*Exercise goal*
Please write the next part of the Apollo Guidance Computer text, picking up after its final sentence.

*Document excerpt*
------
We've been restoring an Apollo Guidance Computer1. Now that we have the world's only working AGC, I decided to write some code for it. Trying to mine Bitcoin on this 1960s computer seemed both pointless and anachronistic, so I had to give it a shot. Implementing the Bitcoin hash algorithm in assembly code on this 15-bit computer was challenging, but I got it to work. Unfortunately, the computer is so slow that it would take about a million times the age of the universe to successfully mine a Bitcoin block.

The Apollo Guidance Computer powered up. The cover is off, showing the computer's purple wire-wrap wiring of the backplane. We built the interfaces that are plugged into the front of the computer. At the back, vintage core rope simulator boxes are visible in the core rope slots.

The Apollo Guidance Computer was developed in the 1960s for the Apollo missions to the Moon. Onboard the Apollo spacecraft, these computers provided guidance, navigation, and controlled the engines. In an era when most computers ranged from refrigerator-sized to room-sized, the Apollo Guidance Computer was small enough to fly in space. One of the very first computers to use integrated circuits, the AGC was 70 pounds and under a cubic foot in size.
------
Contour annotation data:
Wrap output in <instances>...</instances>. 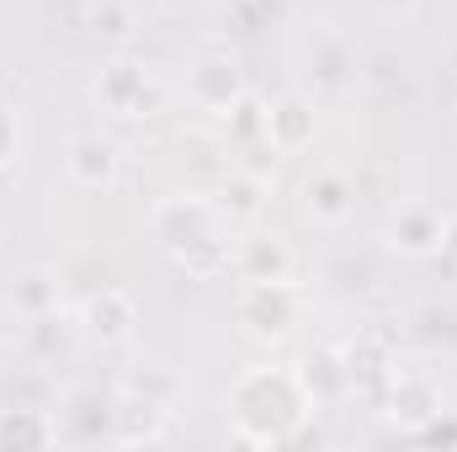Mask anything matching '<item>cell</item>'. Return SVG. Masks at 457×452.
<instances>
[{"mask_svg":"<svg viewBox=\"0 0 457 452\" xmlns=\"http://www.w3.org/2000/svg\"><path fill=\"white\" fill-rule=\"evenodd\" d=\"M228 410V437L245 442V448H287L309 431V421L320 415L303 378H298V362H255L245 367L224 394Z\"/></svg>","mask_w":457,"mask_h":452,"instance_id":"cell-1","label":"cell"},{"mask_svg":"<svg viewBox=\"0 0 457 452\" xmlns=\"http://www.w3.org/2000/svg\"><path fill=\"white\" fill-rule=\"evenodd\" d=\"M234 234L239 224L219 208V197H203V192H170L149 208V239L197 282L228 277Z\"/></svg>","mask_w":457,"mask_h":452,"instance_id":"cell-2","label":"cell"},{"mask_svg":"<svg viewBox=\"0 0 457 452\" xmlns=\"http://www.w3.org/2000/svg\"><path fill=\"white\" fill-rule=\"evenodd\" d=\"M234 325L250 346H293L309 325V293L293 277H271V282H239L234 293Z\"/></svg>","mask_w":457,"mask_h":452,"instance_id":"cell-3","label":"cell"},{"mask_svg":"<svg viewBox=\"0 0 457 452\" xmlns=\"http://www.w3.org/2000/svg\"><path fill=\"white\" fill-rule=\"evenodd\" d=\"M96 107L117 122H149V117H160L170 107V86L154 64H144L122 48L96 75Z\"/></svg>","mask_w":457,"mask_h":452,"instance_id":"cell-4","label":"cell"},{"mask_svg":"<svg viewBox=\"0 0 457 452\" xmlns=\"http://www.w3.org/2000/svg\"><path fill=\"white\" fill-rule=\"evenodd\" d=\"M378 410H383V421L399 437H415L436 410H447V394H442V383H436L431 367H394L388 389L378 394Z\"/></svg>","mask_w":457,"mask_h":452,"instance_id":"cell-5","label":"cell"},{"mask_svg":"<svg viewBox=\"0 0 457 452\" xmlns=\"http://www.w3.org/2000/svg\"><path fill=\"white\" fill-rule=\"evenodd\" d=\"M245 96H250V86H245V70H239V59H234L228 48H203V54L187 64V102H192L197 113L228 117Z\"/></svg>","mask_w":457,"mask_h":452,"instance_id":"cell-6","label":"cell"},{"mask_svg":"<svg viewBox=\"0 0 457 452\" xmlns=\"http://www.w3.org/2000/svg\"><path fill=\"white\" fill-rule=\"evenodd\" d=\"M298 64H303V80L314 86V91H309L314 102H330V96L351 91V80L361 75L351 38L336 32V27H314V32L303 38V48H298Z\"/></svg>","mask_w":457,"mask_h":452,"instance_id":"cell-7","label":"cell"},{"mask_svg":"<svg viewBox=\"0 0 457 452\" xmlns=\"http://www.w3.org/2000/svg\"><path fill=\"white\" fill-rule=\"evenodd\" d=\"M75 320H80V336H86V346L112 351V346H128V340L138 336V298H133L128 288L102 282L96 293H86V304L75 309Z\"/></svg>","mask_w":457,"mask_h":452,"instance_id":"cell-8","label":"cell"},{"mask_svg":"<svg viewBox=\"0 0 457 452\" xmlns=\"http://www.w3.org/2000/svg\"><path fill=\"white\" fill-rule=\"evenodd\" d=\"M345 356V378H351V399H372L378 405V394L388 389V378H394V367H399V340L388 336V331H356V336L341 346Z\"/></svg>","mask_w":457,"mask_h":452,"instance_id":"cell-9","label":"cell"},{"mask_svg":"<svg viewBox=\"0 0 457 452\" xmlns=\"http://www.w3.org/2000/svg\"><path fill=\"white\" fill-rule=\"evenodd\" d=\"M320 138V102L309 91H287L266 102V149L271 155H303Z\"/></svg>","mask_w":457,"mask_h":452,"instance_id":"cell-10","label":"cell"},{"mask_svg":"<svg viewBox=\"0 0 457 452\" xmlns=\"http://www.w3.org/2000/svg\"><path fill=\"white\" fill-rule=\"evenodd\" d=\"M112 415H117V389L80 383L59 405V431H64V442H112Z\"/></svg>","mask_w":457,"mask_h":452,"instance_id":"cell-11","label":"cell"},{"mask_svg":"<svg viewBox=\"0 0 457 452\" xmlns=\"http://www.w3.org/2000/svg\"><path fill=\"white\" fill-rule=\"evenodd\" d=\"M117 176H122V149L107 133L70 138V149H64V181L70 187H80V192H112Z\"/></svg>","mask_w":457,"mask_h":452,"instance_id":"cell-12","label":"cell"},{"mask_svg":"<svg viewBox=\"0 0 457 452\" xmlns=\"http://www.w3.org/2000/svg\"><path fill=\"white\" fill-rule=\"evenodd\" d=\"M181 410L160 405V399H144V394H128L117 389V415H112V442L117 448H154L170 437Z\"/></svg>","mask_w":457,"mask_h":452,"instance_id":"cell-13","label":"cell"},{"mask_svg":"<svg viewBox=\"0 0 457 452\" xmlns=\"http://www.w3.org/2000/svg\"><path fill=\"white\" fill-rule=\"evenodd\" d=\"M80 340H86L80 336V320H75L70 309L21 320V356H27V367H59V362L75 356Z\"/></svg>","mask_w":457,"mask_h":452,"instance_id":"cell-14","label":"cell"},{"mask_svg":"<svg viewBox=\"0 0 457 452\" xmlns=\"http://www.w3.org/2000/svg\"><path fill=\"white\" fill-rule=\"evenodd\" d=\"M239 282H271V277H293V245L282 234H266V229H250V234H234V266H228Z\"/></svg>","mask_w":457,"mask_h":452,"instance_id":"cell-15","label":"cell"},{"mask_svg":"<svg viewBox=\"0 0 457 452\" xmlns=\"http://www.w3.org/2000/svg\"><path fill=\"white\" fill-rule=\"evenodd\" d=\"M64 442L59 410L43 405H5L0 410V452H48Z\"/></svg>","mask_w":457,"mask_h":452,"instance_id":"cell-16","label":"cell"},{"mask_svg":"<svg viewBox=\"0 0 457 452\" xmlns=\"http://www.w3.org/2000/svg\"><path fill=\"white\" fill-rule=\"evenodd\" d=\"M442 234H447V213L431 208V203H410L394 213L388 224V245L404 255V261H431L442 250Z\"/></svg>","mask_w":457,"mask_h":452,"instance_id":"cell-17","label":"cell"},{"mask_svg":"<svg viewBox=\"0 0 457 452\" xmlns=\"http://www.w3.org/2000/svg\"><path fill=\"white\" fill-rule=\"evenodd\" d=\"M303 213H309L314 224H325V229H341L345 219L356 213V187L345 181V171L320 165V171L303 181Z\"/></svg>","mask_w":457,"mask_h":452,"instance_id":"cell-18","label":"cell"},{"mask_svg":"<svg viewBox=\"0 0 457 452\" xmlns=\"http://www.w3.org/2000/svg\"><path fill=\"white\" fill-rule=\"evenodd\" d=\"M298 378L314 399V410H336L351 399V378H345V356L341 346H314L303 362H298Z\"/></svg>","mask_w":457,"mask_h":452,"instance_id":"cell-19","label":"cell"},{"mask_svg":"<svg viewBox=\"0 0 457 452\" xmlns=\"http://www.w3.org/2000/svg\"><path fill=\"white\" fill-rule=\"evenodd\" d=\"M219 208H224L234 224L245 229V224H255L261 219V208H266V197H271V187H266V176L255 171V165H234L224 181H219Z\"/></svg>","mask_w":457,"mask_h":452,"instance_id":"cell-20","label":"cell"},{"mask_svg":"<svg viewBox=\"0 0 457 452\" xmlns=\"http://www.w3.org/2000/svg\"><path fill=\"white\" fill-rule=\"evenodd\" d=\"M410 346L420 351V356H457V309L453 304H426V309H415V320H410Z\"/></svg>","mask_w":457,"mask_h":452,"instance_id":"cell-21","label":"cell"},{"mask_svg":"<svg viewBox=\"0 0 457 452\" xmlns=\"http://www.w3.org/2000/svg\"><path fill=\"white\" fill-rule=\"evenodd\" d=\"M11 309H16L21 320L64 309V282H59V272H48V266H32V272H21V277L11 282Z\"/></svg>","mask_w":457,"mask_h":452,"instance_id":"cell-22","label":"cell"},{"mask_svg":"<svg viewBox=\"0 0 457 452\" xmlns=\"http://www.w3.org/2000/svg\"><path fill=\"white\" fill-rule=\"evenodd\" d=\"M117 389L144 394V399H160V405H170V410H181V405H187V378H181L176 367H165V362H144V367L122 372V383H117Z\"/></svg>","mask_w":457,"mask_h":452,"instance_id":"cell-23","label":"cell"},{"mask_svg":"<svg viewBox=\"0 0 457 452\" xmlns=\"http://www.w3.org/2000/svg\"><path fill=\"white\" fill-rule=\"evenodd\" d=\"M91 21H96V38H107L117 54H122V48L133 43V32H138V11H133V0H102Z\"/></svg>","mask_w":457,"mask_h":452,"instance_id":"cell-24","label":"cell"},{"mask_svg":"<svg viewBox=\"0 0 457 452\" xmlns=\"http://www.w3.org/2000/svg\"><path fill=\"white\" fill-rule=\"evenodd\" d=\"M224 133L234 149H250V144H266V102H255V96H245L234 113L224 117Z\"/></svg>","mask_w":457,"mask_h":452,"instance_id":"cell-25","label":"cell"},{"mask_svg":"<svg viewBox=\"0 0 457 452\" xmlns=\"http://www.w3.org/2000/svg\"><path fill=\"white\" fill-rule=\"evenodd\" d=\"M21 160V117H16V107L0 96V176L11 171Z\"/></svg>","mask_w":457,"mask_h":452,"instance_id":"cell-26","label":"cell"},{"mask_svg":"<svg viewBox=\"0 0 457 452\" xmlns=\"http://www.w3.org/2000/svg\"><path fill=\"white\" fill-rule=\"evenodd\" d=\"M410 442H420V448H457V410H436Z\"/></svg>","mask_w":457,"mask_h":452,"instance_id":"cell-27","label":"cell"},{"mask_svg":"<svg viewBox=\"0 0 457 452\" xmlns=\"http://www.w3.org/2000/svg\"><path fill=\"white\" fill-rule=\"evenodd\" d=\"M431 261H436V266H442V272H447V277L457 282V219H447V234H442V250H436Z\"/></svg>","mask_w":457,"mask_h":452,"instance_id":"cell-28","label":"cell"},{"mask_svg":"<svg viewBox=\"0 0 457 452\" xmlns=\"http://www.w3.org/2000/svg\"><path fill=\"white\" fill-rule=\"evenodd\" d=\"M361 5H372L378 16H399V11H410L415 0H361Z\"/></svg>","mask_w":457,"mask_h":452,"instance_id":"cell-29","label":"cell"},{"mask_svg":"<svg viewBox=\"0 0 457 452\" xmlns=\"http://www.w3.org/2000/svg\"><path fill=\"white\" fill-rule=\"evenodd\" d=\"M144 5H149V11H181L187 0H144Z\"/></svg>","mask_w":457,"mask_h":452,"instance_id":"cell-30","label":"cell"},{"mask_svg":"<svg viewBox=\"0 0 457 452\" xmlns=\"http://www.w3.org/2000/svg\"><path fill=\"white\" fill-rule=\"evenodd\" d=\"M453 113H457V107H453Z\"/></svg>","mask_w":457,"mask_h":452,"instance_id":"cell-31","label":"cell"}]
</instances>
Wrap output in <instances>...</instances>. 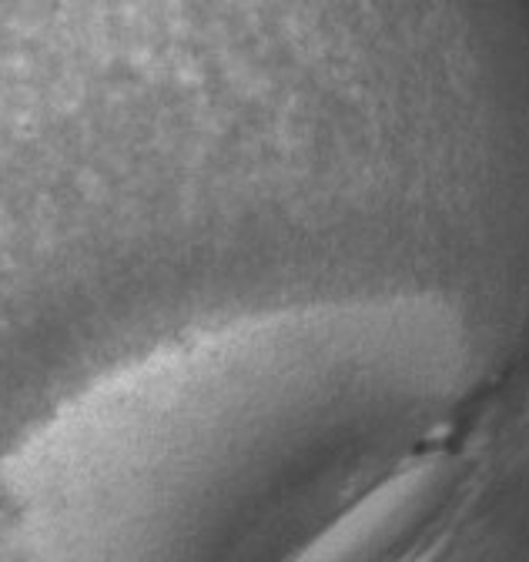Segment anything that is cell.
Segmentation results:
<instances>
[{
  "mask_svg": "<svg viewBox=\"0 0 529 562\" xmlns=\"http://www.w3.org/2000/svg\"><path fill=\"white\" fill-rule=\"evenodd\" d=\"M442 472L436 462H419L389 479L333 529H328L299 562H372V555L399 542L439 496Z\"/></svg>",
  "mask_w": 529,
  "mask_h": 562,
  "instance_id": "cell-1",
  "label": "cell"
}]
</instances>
------
*Response*
The output from the Bitcoin mining program, displayed on the Display/Keyboard (DSKY). The display shows part of the Bitcoin hash in octal. The DSKY is a modern replica, hooked up to the genuine AGC.

The Apollo Guidance Computer also pushed the boundaries of software engineering under the leadership of Margaret Hamilton. It had a cutting-edge real-time operating system that supported multiple prioritized jobs2 along with fault detection and handling. Much of the software was in assembly language but the AGC also had an interpreter designed for navigation algorithms. The interpreter implemented a virtual machine that provided vector and matrix arithmetic along with trigonometry and double- and triple-precision numbers.

How Bitcoin mining works

As the leading digital currency, Bitcoin has received a lot of attention in the past few years. The Bitcoin system can be thought of as a ledger that keeps track of who owns which Bitcoins, and allows them to be transferred from one person to another. The revolutionary feature of Bitcoin is there's no central machine or authority keeping track of things. Instead, the records are spread across thousands of machines on the Internet, and the system works with nobody in charge.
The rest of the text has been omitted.